Passage to read
Buzz is new. Buzz is cool. But does online buzz actually work? Good question. Marketing has always been an inexact science at best. But with buzz marketing, it's even harder to find a correlation between Internet mindshare and sales. And that means companies that divert attention and resources from other forms of marketing to pursue online buzz may end up with little in return.
We saw that vividly last summer when the movie Snakes on a Plane, after achieving unprecedented levels of online chatter, failed to deliver opening weekend. Of course, the buzz believers were quick to dismiss the film's dive, trotting out the old adage that nothing kills a bad product faster than good advertising; in other words, the buzz did its job, but the movie sucked. In fact, more than two-thirds of reviewers gave Snakes a thumbs-up, according to Rotten Tomatoes, a website that tracks reviews. ("Honestly satisfying"--The New York Times.)

Dataset excerpt
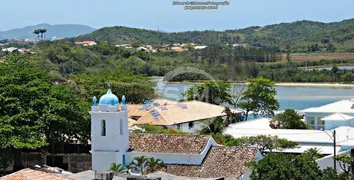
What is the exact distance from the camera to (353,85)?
84.4m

Exercise 1
According to the buzz marketing passage, what share of reviewers gave Snakes on a Plane a thumbs-up?
Exercise 2
From the buzz marketing passage, extract the text between "Buzz is new." and "little in return.", inclusive.
Answer from the buzz marketing passage alone.

Task result 1
More than two-thirds of reviewers.

Task result 2
Buzz is new. Buzz is cool. But does online buzz actually work? Good question. Marketing has always been an inexact science at best. But with buzz marketing, it's even harder to find a correlation between Internet mindshare and sales. And that means companies that divert attention and resources from other forms of marketing to pursue online buzz may end up with little in return.